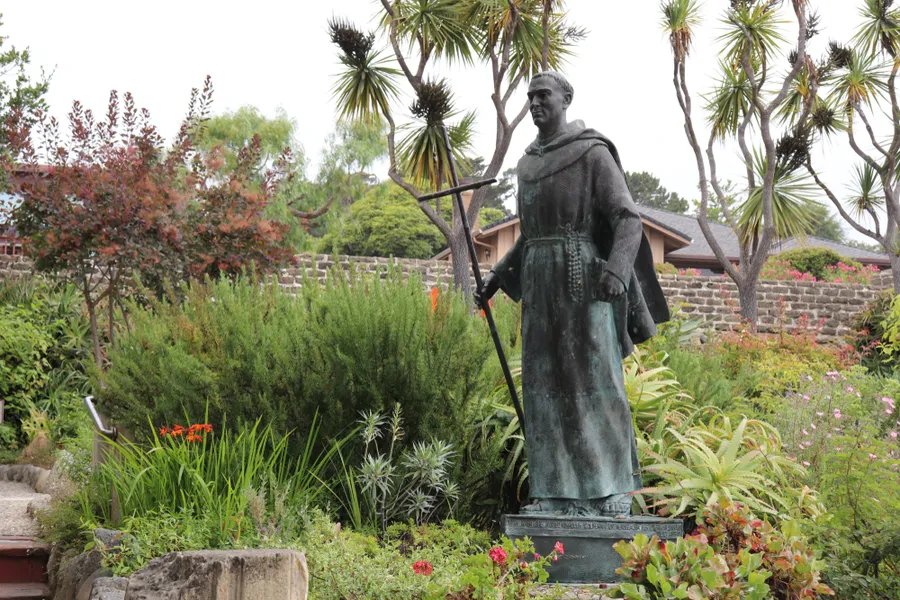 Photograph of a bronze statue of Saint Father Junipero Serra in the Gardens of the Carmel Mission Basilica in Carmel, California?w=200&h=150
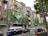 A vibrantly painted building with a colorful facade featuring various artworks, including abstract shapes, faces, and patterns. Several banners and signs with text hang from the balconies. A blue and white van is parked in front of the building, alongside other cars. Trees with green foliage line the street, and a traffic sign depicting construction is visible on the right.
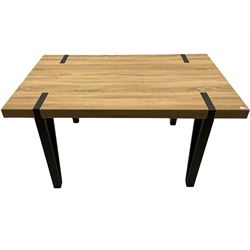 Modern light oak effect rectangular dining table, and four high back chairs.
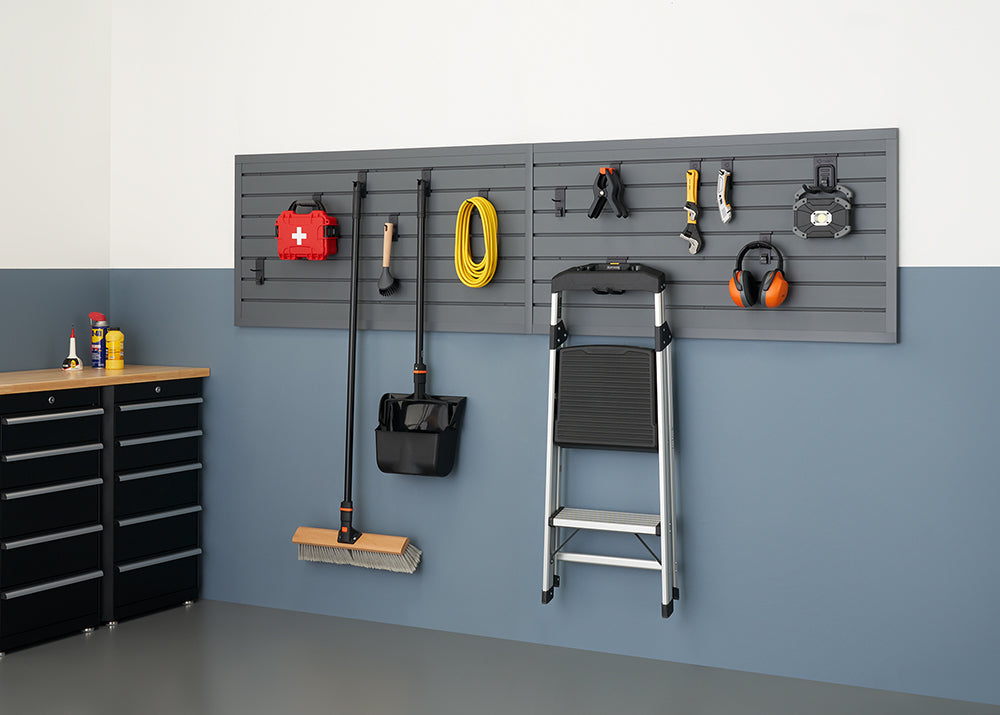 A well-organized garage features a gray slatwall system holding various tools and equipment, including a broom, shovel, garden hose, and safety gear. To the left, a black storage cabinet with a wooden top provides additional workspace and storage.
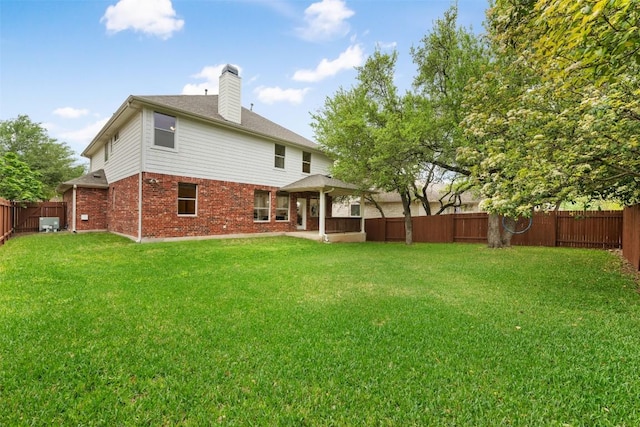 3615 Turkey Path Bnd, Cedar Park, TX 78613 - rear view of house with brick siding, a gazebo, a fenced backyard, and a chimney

########################################

**Your assignment:**
Lines from the one that contains "A vibrantly painted" through the last line of the data above are to be extracted exactly, with no pictures and no other lines.

**Worked solution:**
 A vibrantly painted building with a colorful facade featuring various artworks, including abstract shapes, faces, and patterns. Several banners and signs with text hang from the balconies. A blue and white van is parked in front of the building, alongside other cars. Trees with green foliage line the street, and a traffic sign depicting construction is visible on the right.
 Modern light oak effect rectangular dining table, and four high back chairs.
 A well-organized garage features a gray slatwall system holding various tools and equipment, including a broom, shovel, garden hose, and safety gear. To the left, a black storage cabinet with a wooden top provides additional workspace and storage.
 3615 Turkey Path Bnd, Cedar Park, TX 78613 - rear view of house with brick siding, a gazebo, a fenced backyard, and a chimney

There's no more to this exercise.